DOCUMENT EXCERPT:
= = = = = = =
Getting Started with pvx
May 25, 2026 · View on GitHub

Getting Started with pvx
This guide is for first-time users who want to understand what pvx does, why it exists, and how to get useful results without treating digital signal processing (DSP) as magic. It is practical first, mystical later.
0. Quick Setup (Install + PATH)
python3 -m venv .venv
source .venv/bin/activate
python3 -m pip install -e .
pvx --help
Same setup with uv:
uv venv .venv
source .venv/bin/activate
uv pip install -e .
uv run pvx --help
If pvx is not found, add the project virtualenv to your path environment variable (PATH) (zsh):
printf 'export PATH="%s/.venv/bin:$PATH"\n' "$(pwd)" >> ~/.zshrc
source ~/.zshrc
pvx --help
No-PATH fallback:
.venv/bin/pvx voc input.wav --stretch 1.2 --output output.wav
# or
python3 -m pvx.cli.pvx voc input.wav --stretch 1.2 --output output.wav
No-PATH fallback with uv:
uv run pvx voc input.wav --stretch 1.2 --output output.wav
Man-page generation:
python3 scripts/scripts_install_man_pages.py
MANPATH="$(pwd)/man:$MANPATH" man pvx
0.3 Launch-Ready Helper Commands
Before announcing or demoing, run these:
pvx doctor
pvx quickstart input.wav --output output.wav
pvx safe input.wav --material mix --output output_safe.wav
pvx transforms
pvx smoke --output smoke_out.wav
pvx augment data/*.wav --output-dir aug_out --variants-per-input 4 --intent asr_robust --seed 1337
pvx augment-manifest validate aug_out/augment_manifest.jsonl --strict
What each does:
pvx doctor: checks environment, path environment variable (PATH), and optional dependencies.pvx quickstart: prints the minimal launch command sequence.pvx safe: runspvx vocwith conservative quality-first defaults.pvx transforms: explains transform options and runtime availability.pvx smoke: executes a fast synthetic end-to-end sanity render.pvx augment: builds deterministic augmentation datasets and writes manifests for machine-learning pipelines.pvx augment-manifest: validates, merges, and summarizes augmentation manifests.
= = = = = = =
EXERCISES TO COMPLETE:
**1)** In the pvx getting-started guide, which command creates the virtual environment when using uv?
**2)** Please reproduce the pvx getting-started guide between "0. Quick Setup" and "uv pip install -e .", inclusive.
**3)** Write the next part of the pvx getting-started guide, picking up after its final line.
= = = = = = =
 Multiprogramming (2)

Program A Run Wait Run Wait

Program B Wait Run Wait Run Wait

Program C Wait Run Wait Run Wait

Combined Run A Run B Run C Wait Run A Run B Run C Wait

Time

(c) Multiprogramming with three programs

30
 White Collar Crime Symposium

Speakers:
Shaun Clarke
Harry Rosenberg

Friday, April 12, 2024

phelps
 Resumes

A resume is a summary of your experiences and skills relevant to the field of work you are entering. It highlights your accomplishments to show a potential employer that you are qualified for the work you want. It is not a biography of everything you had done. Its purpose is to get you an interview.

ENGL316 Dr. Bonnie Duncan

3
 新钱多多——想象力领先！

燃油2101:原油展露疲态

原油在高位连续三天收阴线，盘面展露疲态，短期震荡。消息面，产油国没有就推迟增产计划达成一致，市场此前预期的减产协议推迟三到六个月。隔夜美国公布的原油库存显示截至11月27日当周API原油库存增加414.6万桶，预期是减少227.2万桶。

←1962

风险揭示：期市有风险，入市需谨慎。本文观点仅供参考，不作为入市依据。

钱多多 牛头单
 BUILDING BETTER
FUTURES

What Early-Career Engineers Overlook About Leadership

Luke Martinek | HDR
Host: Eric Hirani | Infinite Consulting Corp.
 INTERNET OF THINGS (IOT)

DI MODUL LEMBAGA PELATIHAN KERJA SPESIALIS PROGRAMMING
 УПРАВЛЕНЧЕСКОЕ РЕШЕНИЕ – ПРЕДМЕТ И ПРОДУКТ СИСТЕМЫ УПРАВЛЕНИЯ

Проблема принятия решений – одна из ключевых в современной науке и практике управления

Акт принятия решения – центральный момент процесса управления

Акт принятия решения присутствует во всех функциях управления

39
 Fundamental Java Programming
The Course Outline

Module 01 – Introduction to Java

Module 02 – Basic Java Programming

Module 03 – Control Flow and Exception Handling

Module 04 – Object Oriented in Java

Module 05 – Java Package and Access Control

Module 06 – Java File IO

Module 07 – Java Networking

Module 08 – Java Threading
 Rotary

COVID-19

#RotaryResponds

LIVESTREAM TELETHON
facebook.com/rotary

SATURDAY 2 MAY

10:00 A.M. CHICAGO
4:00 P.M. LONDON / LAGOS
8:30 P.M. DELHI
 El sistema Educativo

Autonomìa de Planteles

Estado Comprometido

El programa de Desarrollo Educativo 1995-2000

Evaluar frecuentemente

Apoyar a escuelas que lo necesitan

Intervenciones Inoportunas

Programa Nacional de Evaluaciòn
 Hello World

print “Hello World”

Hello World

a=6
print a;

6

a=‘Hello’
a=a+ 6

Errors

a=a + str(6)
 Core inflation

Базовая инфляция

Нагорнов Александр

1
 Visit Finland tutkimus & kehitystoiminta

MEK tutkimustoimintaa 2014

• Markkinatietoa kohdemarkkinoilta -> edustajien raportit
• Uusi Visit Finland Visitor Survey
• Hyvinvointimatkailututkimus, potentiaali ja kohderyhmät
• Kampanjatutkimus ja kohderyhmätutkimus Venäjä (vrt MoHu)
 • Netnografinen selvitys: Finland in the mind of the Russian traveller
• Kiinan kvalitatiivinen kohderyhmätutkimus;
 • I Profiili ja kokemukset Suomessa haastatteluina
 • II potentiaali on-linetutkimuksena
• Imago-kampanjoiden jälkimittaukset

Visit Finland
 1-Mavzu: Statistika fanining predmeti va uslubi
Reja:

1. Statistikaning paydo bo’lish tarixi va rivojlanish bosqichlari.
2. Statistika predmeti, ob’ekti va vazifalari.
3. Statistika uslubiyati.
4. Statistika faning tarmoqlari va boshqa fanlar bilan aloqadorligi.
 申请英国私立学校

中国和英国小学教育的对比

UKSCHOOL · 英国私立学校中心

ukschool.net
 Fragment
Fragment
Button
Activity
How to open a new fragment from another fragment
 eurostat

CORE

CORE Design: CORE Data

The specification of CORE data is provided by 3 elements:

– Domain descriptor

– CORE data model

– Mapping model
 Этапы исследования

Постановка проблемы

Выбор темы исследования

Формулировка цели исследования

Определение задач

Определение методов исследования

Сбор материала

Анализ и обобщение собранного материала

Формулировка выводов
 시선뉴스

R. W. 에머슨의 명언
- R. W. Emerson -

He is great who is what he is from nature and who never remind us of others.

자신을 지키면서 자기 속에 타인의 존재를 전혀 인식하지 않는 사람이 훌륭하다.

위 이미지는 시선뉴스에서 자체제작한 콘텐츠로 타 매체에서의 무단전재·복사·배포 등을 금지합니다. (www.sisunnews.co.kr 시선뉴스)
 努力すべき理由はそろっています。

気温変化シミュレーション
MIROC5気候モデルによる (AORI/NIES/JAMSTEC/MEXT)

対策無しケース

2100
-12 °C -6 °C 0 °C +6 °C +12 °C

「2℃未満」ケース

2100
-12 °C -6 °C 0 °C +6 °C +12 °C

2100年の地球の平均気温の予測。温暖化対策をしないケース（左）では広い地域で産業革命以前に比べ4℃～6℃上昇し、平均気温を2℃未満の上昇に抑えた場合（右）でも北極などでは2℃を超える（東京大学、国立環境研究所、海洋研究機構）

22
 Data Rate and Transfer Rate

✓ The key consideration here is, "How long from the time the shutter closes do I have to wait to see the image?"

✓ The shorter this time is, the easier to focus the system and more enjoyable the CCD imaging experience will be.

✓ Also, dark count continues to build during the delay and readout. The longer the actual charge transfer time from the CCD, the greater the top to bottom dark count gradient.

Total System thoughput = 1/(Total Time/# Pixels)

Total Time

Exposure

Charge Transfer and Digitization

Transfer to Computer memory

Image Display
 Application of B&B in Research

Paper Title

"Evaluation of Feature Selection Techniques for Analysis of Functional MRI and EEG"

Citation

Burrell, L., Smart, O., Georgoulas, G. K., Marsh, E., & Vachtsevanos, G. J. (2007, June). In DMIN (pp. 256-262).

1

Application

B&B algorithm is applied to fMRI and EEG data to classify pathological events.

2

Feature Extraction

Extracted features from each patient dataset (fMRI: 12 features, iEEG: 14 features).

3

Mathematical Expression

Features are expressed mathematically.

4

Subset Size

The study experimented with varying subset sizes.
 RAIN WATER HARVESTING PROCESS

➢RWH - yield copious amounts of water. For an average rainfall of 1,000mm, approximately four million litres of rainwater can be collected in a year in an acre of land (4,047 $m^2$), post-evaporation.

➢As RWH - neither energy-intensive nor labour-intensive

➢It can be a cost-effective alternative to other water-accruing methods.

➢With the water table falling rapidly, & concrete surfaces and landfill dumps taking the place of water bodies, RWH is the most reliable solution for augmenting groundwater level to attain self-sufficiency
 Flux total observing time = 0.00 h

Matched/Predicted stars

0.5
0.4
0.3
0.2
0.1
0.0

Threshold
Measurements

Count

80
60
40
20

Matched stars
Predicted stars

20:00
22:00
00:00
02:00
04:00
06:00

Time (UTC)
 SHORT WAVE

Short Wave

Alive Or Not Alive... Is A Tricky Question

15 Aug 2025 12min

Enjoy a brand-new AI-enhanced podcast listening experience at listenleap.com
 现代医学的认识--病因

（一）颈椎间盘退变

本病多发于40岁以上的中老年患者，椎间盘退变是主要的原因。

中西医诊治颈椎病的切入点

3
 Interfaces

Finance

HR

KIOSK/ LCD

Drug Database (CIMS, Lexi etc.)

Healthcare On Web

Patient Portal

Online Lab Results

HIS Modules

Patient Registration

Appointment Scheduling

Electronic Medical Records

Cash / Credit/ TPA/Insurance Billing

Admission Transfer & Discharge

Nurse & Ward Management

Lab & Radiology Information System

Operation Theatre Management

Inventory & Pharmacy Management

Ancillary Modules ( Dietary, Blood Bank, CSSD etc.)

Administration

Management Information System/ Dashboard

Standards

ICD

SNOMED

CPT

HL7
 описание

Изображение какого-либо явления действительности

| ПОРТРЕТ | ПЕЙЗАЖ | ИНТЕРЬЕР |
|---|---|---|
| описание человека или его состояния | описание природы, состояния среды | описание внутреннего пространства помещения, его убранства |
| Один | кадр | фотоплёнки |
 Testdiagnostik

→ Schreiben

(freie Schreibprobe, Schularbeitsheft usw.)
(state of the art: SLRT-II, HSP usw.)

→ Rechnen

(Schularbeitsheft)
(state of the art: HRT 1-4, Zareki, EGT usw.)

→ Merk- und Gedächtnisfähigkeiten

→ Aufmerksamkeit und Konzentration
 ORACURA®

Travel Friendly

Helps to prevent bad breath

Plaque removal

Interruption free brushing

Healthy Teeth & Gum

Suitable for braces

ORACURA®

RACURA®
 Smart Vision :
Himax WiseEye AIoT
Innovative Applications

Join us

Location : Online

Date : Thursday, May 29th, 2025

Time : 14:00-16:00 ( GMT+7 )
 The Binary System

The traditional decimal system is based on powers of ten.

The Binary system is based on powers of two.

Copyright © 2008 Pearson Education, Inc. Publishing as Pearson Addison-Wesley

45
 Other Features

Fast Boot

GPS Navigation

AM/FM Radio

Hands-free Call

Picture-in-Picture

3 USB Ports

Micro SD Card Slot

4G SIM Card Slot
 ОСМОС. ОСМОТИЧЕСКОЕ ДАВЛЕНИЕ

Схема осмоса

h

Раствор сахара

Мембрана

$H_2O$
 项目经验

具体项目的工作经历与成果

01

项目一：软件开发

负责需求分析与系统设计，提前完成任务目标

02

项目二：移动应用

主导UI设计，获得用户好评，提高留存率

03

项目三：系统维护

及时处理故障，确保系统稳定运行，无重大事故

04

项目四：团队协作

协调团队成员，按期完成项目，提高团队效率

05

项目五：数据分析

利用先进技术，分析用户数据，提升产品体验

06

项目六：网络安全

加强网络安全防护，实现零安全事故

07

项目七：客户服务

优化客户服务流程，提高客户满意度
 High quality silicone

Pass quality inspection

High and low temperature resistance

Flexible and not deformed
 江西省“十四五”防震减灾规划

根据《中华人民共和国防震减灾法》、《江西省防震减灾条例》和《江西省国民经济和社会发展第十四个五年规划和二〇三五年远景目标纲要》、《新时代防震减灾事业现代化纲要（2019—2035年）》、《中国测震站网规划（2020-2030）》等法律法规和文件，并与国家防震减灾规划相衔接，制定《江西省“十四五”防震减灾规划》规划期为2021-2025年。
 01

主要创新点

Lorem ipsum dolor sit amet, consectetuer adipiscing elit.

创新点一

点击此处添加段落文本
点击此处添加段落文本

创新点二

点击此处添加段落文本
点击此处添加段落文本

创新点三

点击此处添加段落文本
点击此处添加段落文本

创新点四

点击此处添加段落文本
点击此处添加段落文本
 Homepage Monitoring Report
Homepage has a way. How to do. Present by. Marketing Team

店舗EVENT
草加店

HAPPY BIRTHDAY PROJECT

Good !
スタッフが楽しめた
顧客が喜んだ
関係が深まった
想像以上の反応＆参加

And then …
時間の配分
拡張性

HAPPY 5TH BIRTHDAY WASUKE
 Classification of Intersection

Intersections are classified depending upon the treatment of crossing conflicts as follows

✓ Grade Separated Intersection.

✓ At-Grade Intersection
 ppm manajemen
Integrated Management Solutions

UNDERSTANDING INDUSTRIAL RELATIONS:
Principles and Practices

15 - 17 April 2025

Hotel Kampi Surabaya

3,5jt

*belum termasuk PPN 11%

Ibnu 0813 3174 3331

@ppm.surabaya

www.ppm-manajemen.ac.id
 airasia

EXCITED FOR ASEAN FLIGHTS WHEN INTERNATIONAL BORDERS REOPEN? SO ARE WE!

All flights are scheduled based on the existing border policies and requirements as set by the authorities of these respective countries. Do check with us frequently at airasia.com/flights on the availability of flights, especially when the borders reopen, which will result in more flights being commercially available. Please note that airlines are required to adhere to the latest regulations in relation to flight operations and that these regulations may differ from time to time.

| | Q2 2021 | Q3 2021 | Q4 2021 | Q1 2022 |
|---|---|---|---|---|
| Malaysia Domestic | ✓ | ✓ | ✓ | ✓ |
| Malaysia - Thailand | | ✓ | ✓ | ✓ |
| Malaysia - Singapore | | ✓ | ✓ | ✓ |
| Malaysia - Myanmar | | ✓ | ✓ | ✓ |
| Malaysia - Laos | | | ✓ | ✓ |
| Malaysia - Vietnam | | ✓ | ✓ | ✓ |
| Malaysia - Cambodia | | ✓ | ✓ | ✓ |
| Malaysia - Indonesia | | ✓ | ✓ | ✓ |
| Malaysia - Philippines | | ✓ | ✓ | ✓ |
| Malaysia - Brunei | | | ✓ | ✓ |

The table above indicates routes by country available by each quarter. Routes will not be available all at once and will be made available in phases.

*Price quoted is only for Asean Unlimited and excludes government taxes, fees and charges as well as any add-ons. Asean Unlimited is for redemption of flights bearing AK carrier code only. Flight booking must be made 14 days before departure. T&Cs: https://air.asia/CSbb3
= = = = = = =
WRITTEN ANSWERS:
**1)** uv venv .venv

**2)**
0. Quick Setup (Install + PATH)
python3 -m venv .venv
source .venv/bin/activate
python3 -m pip install -e .
pvx --help
Same setup with uv:
uv venv .venv
source .venv/bin/activate
uv pip install -e .

**3)**
0.2 Running Any Command with uv
uv can run every command in this guide without changing the DSP arguments.
pvx ...->uv run pvx ...python3 some_script.py ...->uv run python3 some_script.py ...python3 -m module.path ...->uv run python3 -m module.path ...
Example:
pvx voc input.wav --stretch 1.25 --output out.wav
uv run pvx voc input.wav --stretch 1.25 --output out.wav
If you are already muttering at your shell, that is normal.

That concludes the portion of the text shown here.